Comparison of Abciximab Combined With Dalteparin or Unfractionated Heparin in High-Risk Percutaneous Coronary Intervention in Acute Myocardial Infarction Patients

Abstract

The purpose of this study was to determine the clinical outcomes of abciximab combined with the low molecular weight heparin (LMWH), dalteparin, in high-risk percutaneous coronary intervention (PCI) patients with acute myocardial infarction (AMI). A total of 140 high-risk PCI patients with AMI were divided into 2 groups: unfractionated heparin (UFH) with abciximab (group I: 70 patients, 58.7 +/- 10.5 years), and dalteparin with abciximab (group II: 70 patients, 59.6 +/- 9.8 years). Major adverse cardiac events (MACE) during hospitalization and at 4 years after PCI were examined. Baseline clinical characteristics, laboratory findings, echocardiography parameters, and baseline angiographic characteristics were not different between the 2 groups. The incidence of thrombotic total occlusion lesions was 62.9% in both groups. Procedural success was achieved in 91.4% in group I and 90.0% in group II. Bleeding and hemorrhagic events were not different between the 2 groups.
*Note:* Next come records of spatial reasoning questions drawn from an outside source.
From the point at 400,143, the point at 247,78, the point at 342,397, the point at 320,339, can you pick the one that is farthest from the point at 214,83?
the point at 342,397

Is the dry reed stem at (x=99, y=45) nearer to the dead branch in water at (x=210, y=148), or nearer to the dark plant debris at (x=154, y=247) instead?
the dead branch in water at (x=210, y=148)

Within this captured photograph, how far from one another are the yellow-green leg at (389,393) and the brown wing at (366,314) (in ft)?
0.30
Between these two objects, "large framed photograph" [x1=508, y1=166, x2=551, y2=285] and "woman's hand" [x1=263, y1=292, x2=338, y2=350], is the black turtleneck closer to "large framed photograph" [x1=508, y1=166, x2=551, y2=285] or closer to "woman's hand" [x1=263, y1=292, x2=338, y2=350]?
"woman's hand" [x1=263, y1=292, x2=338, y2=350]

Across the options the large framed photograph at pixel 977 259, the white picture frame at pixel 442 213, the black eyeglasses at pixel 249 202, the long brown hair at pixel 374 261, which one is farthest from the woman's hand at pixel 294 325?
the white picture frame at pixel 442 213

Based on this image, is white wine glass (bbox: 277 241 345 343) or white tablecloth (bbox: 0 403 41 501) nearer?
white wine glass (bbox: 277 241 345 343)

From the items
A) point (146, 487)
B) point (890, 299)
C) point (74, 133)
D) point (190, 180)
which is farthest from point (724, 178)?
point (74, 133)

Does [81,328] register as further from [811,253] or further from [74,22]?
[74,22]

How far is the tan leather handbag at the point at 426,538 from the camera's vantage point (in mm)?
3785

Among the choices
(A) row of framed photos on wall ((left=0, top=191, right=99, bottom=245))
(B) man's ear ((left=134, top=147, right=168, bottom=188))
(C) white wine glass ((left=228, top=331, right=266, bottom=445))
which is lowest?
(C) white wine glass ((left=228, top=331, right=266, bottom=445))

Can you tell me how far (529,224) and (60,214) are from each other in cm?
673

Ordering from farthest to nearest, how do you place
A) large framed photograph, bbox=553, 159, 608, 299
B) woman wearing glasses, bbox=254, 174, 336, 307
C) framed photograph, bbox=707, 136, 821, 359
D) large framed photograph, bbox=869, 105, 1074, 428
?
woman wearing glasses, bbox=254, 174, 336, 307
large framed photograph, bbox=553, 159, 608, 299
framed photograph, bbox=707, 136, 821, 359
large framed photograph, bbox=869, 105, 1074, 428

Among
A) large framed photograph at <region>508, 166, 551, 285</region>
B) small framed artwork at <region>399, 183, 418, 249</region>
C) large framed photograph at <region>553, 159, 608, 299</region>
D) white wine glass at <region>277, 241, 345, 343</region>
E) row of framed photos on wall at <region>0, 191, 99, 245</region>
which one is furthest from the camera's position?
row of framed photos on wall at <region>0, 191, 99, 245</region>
No significant intracranial bleeding was observed in either group. The incidence of in-hospital MACE was 7 (10.0%) in group I and 4 (5.7%) in group II. Four-year clinical follow-up was performed in 97% of the patients. Four years after PCI, death occurred in 6 (8.6%) patients in group I and in 7 (10.0%) in group II. MI occurred in 4 (5.7%) and 4 (5.7%), target vessel revascularization (TVR) in 23 (32.9%) and 16 (22.9%), and bypass surgery in 3 (4.3%) and 1 (1.4%), respectively. Overall, a MACE occurred in 33 (47.1%) patients in group I and in 26 (35.1%) patients in group II (P = 0.23). The long-term clinical outcome with dalteparin combined with abciximab may be comparable to that of UFH plus abciximab in high risk PCI patients with AMI.